Si les juges sont tenus de fixer un délai pour l'exécution de la mesure de restitution, délai qui ne courra qu'à compter du jour où la décision sera passée en force de chose jugée (Crim., 28 avril 1997, Bull. crim. 1997, n° 153, pourvoi n° 96-81.527), ils apprécient l'opportunité d'assortir leur décision de l'astreinte de 7,5 à 75 euros par jour de retard prévue par l'article L. 480-7.

Le montant maximum de 75 euros ne peut bien sûr être dépassé (Crim., 19 octobre 2004, pourvoi n° 04-80.800).

La mise en conformité des lieux ou des ouvrages, leur démolition ou la réaffectation du sol prévues par l'article L. 480-5, qui constituent des mesures à caractère réel destinées à faire cesser une situation illicite, et non pas des sanctions pénales, ne sont pas soumises à la prescription de la peine (Crim., 23 novembre 1994, Bull. crim. 1994, n° 375, pourvoi n° 93-81.605).

C. - Peine complémentaire de publication de la décision

Il s'agit d'une peine facultative.

L'article L. 480-5, alinéa 2, prévoyant la publication dans deux journaux régionaux ou locaux publiés dans tout le département, encourt la cassation, par voie de retranchement, l'arrêt de la cour d'appel d'Aix-en-Provence qui ordonne la publication dans les quotidiens, Le Figaro et Var-Matin-Nice-Matin, le premier journal n'étant pas régional ou local (Crim., 3 novembre 2004, Bull. crim. 2004, n° 269, pourvoi n° 04-82.713).

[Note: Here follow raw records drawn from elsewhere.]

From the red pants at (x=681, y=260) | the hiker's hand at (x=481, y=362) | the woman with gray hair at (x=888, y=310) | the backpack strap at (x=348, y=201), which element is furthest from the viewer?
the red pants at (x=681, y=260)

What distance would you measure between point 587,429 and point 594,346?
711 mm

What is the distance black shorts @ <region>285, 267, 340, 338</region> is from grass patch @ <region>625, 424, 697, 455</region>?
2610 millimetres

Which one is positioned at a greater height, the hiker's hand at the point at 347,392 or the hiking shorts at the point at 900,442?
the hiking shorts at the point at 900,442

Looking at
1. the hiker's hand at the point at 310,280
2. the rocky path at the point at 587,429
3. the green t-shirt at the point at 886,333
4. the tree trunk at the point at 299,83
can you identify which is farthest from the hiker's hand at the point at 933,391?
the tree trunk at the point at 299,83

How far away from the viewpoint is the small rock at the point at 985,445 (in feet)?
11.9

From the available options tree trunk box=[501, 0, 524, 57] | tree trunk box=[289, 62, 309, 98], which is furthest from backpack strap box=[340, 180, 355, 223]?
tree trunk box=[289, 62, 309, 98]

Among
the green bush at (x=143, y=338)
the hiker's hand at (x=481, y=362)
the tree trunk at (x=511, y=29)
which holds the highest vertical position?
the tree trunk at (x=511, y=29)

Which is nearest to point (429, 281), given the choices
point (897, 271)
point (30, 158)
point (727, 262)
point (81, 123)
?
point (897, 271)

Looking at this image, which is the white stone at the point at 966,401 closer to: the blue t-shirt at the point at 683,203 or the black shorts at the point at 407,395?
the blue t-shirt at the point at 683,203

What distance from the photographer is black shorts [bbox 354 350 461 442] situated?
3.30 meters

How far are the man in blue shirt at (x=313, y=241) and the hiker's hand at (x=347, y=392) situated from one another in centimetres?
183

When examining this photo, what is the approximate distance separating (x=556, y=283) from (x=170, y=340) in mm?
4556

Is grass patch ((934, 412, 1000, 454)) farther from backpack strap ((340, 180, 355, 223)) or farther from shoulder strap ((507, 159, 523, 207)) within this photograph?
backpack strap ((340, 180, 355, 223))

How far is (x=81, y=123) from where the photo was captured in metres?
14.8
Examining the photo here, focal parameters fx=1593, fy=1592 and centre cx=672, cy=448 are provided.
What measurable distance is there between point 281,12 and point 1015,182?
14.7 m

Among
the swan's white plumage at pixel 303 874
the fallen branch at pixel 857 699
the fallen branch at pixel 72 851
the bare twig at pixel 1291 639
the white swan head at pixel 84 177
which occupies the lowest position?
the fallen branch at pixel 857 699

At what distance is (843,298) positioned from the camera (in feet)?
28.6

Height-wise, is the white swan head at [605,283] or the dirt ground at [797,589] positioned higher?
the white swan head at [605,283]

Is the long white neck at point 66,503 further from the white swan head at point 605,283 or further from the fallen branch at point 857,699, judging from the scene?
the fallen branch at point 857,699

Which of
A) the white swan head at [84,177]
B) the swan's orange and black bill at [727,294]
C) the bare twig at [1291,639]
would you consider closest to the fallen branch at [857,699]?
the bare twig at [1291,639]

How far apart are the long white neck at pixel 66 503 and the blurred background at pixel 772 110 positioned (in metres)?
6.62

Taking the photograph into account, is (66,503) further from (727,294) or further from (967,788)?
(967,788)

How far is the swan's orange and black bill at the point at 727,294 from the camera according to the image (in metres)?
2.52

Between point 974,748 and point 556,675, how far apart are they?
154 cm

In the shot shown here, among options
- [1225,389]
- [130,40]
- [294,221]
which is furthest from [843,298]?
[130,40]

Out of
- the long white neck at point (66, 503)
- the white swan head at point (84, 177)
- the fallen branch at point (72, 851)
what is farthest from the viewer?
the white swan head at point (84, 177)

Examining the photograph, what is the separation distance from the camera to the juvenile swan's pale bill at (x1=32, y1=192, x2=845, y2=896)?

A comparer : Crim., 1er février 1995, Bull. crim. 1995, n° 47, arrêt n° 1, pourvoi n° 94-81.735.

En sens contraire : Crim., 1er février 1995, Bull. crim. 1995, n° 47, arrêt n° 2, pourvoi n° 94-81.798.

Le pouvoir attribué par l'article L. 480-8 du code de l'urbanisme au maire, en sa qualité de représentant de l'Etat, de liquider et de recouvrer le produit de l'astreinte, n'est pas contraire aux principes posés par l'article 6 § 1 de la Convention européenne des droits de l'homme, dès lors que la créance dont la commune poursuit le recouvrement trouve son fondement dans la condamnation prononcée par une juridiction indépendante et impartiale et que la personne condamnée a la faculté de saisir en difficulté d'exécution la juridiction qui a prononcé la sentence (Crim., 8 février 2005, Bull. crim. 2005, n° 46, pourvoi n° 04-82.736).

La juridiction correctionnelle, saisie, conformément à l'article L. 480-7, d'une requête en reversement d'astreinte, doit juger en audience publique et non pas en chambre du conseil (Crim., 15 juin 1999, Bull. crim. 1999, n° 136, pourvoi n° 98-85.722).